Path: utzoo!utgpu!news-server.csri.toronto.edu!cs.utexas.edu!samsung!noose.ecn.purdue.edu!ee.ecn.purdue.edu!hankd
From: hankd@ee.ecn.purdue.edu (Hank Dietz)
Newsgroups: comp.arch
Subject: Superlinear Speedup (was Re: Scalability?)
Summary: Yes, it can happen -- if you change the program
Message-ID: <1990May3.203405.23456@ecn.purdue.edu>
Date: 3 May 90 20:34:05 GMT
References: <2075@naucse.UUCP> <6897@odin.corp.sgi.com> <49622@lanl.gov> <1990May1.154558.24009@cs.rochester.edu>
Sender: news@ecn.purdue.edu (USENET news)
Organization: Purdue University Engineering Computer Network
Lines: 64

In article <1990May1.154558.24009@cs.rochester.edu> crowl@cs.rochester.edu (Lawrence Crowl) writes:
>In article <49622@lanl.gov> ryg@lanl.gov (Richard S Grandy) writes:
>>I've got a glossy from SGI that shows the POWER center performance on 
>>LINPACK (100x100, coded) as:
>>		1 CPU	3.8 DP MFLOPS
>>		4 CPU	16  DP MFLOPS
>>		8 CPU	28  DP MFLOPS
>>Does this mean than with 4 cpus you really get GREATER than a linear speedup?? 
>
>A common trap is measuring parallel speedup is to use a "loaded" CPU.  For
>instance, the single processor might have been serving interrupts, clock
>icons, etc.  The result is that the performance for the single processor case
>is artificially low.  After taking care, the numbers usually turn out slightly
>less than linear.  The second trap is measuring with a relatively coarse
>clock.  For speedup that is near linear, barely missing a clock tick can lead
>to measurements that indicate superlinear speedup.
			       ^^^^^^^^^^^

Not really.  Superlinear means better than O(n) for n processors...  hence,
even though the case of n=1 might be a bit strange, even k*n| k>1 isn't
superlinear.  For example, HJ Siegel has pointed out that for appropriate
pipelined SIMD machines (read: PASM) the overlap of the CU and PEs can
achieve an apparent speedup of 2*n...  but that is O(n), i.e., linear.
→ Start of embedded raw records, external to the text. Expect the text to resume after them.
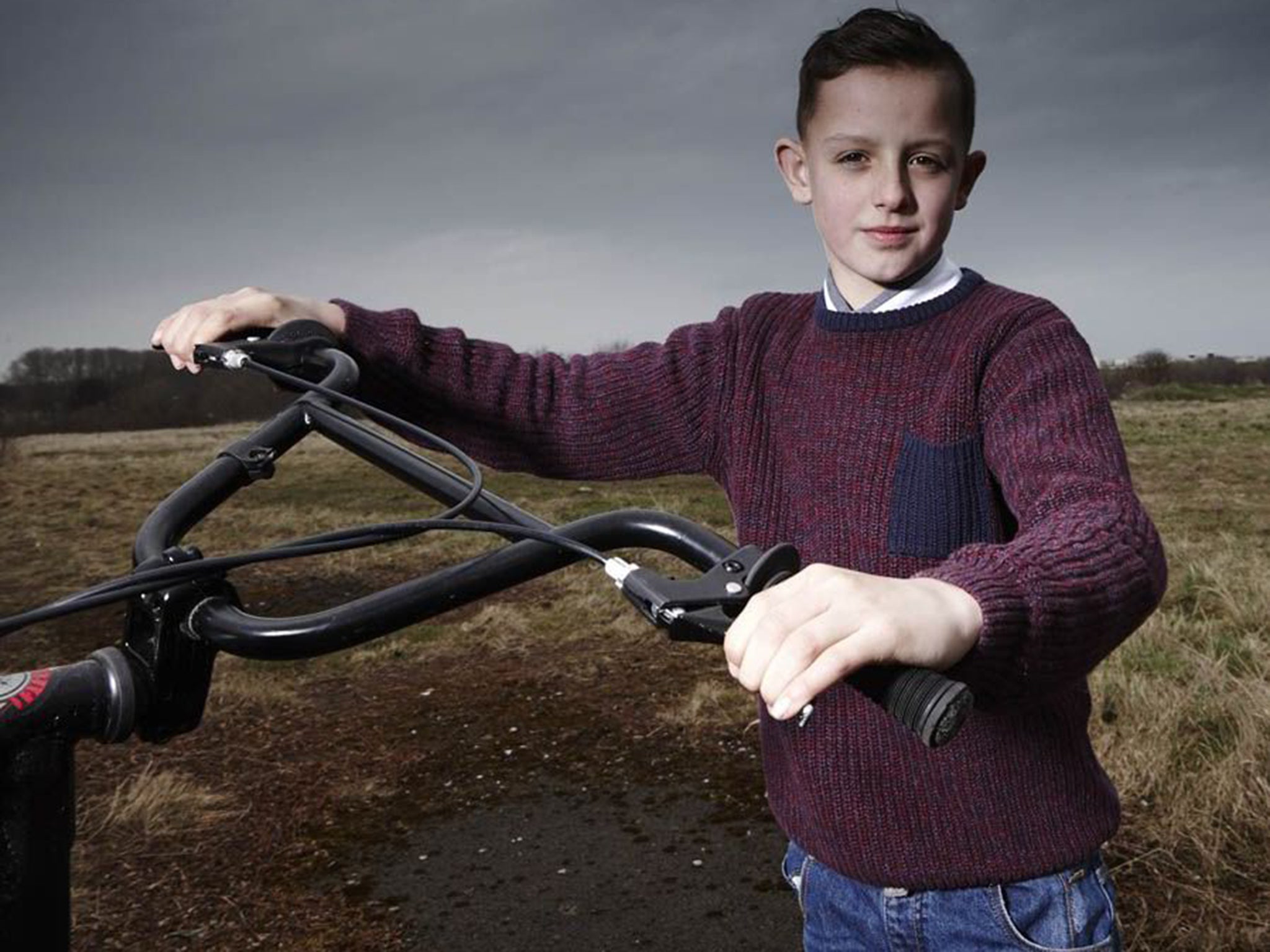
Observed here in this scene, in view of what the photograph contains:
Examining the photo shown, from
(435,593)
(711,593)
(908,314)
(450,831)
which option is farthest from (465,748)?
(711,593)

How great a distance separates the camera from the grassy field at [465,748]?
3.79 m

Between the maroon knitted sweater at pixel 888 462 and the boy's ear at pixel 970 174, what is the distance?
145 millimetres

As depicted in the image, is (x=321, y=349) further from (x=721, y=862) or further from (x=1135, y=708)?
(x=1135, y=708)

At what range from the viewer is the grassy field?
12.4 feet

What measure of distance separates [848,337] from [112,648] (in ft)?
4.33

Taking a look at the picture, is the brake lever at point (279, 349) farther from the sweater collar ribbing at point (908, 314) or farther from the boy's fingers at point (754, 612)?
the boy's fingers at point (754, 612)

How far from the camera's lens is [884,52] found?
1.86m

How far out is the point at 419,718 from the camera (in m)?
5.79

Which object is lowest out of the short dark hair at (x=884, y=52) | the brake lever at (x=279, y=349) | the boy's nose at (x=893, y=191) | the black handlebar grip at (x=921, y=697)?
the black handlebar grip at (x=921, y=697)

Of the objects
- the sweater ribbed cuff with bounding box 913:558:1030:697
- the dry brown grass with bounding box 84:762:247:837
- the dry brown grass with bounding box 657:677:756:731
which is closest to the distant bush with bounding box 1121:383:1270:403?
the dry brown grass with bounding box 657:677:756:731

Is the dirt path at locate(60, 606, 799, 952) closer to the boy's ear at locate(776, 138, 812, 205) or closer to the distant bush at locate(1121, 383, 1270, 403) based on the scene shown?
the boy's ear at locate(776, 138, 812, 205)

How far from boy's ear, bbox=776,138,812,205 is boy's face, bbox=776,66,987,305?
0.14 metres

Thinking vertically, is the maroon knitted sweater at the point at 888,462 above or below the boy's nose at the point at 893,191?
below

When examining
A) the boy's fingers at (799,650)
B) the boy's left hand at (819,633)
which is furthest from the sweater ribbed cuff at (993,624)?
the boy's fingers at (799,650)
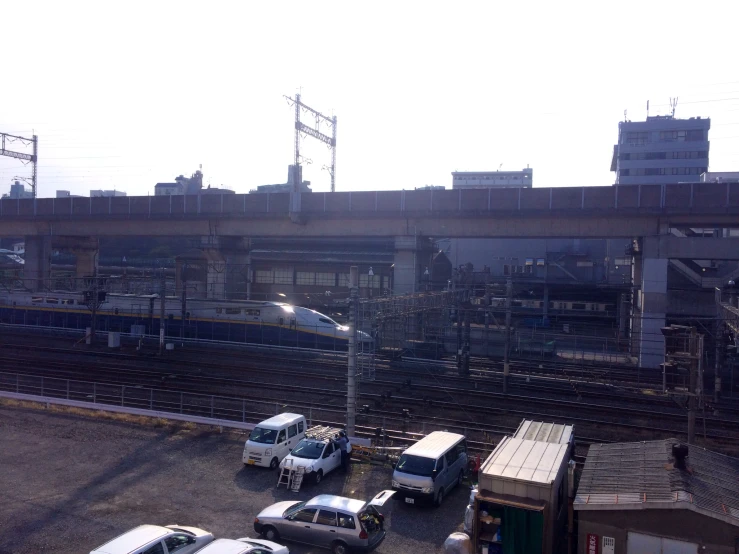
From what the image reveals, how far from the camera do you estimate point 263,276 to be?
167ft

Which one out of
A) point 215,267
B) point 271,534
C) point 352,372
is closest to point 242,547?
point 271,534

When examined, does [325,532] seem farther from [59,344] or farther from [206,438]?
[59,344]

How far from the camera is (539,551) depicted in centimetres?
804

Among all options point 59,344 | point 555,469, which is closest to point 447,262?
point 59,344

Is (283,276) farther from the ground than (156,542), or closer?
farther from the ground

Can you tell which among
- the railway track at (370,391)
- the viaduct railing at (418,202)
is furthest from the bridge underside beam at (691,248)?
the railway track at (370,391)

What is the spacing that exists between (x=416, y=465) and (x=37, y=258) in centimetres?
3744

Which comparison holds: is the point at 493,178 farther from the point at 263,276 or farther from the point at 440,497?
the point at 440,497

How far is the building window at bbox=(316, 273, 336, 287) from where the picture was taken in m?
48.8

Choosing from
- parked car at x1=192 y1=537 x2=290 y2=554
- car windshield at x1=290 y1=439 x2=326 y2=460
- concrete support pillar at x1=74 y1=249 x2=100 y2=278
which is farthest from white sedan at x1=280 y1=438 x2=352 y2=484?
concrete support pillar at x1=74 y1=249 x2=100 y2=278

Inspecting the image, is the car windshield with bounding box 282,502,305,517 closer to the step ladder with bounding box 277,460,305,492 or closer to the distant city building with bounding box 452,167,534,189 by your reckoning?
the step ladder with bounding box 277,460,305,492

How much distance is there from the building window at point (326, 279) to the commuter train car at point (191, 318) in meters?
18.0

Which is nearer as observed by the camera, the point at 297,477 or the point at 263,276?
the point at 297,477

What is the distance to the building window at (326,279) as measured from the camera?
48.8 meters
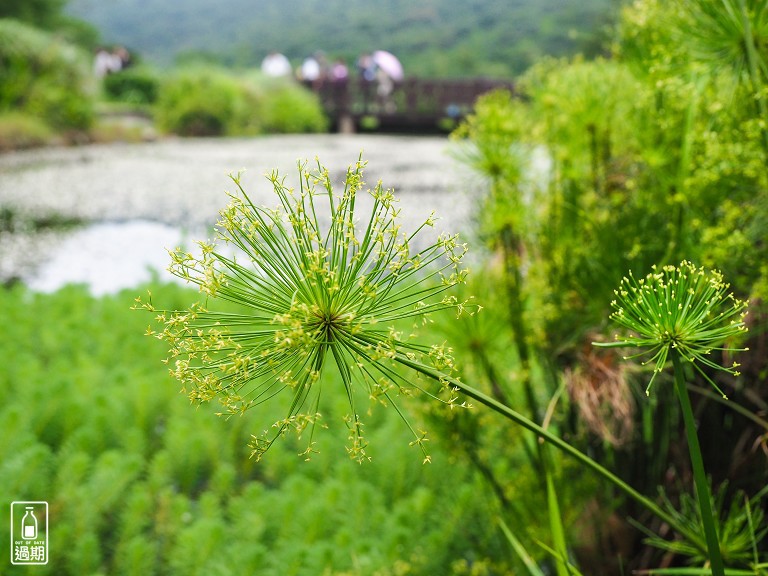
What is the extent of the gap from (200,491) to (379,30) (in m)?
54.5

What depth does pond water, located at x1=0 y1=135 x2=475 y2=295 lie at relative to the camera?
300 inches

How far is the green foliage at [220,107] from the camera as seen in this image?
Result: 1953 cm

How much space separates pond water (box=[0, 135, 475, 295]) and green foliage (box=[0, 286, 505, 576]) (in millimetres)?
1282

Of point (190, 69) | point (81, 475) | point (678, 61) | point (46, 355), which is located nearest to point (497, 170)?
point (678, 61)

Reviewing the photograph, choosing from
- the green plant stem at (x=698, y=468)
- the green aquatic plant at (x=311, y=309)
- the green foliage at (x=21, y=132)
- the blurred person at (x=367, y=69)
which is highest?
the blurred person at (x=367, y=69)

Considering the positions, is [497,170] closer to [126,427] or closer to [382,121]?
[126,427]

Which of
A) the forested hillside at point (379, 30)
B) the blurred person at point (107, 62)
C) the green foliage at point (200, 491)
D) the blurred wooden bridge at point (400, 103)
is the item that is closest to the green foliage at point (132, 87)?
the blurred person at point (107, 62)

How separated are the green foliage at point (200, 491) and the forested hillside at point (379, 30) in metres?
22.3

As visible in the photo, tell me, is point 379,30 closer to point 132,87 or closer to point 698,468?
point 132,87

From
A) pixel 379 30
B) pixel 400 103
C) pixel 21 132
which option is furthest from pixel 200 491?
pixel 379 30

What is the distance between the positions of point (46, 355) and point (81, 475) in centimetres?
190

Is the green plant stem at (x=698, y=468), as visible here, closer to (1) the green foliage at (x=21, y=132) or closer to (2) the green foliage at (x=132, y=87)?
(1) the green foliage at (x=21, y=132)

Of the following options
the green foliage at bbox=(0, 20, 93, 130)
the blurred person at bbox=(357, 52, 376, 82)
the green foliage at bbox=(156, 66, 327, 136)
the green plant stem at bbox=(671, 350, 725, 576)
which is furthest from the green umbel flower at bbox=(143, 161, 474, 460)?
the blurred person at bbox=(357, 52, 376, 82)

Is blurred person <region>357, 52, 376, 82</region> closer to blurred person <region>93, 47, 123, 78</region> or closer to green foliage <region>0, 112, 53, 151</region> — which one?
blurred person <region>93, 47, 123, 78</region>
I do research in optimizing/parallelizing compilers and the first benchmarks
I did all yielded >n speedup.  Why?  BECAUSE WHEN A PROGRAM IS PARALLELIZED,
IT ISN'T THE SAME PROGRAM -- it simply produces the same results.  In other
words, it can be transformed to take advantage of various side benefits of
parallel hardware & execution:

[1]	Increased register, cache, and page frame space:  if 1 processor can
	keep K things in registers, N processors might keep K*N in registers.
	The program is different because it doesn't spill registers, etc.

[2]	Different management of cache and page frames:  for example, using
	the LRU policy, having N separate K-element LRU queues can yield
	better performance than one N*K-element queue.  We tend to forget
	that even if the same space is available, a management policy change
	can dramatically alter performance.  Proof left to the reader.  ;-)

[3]	Introduction of constants and other code simplifications:  for
	example, with N processors a loop involving a[i] might not need the
	usual indexing operation, because for each processor i is a
	compile-time constant.  This is rather like unraveling every loop,
	but unraveling loops can have negative impacts on the memory
	reference pattern which might not surface relative to a parallel
	machine.  This also happens in non-looping code.

[4]	In general, parallelization transformations restructure code so that
	locality is enhanced, but only in true parallel execution.  This is
	due to the fact that live ranges overlapping in time on a parallel
	machine does not imply that they interfere.  This is also hard to
	explain in detail, so I guess it must be intuitively obvious.  ;-)
	It has to do primarily with the effects of asynchrony....

etc.

Note that, for example, the benfits due to, for example, [1] and [3] do not
interfere -- hence their benefits can actually multiply.  In summary, you
can get greater than O(n) speedup -- true superlinear speedup -- because of
such combined effects.  My claim is, however, that you really are not
comparing equivalent programs.

						-hankd@ecn.purdue.edu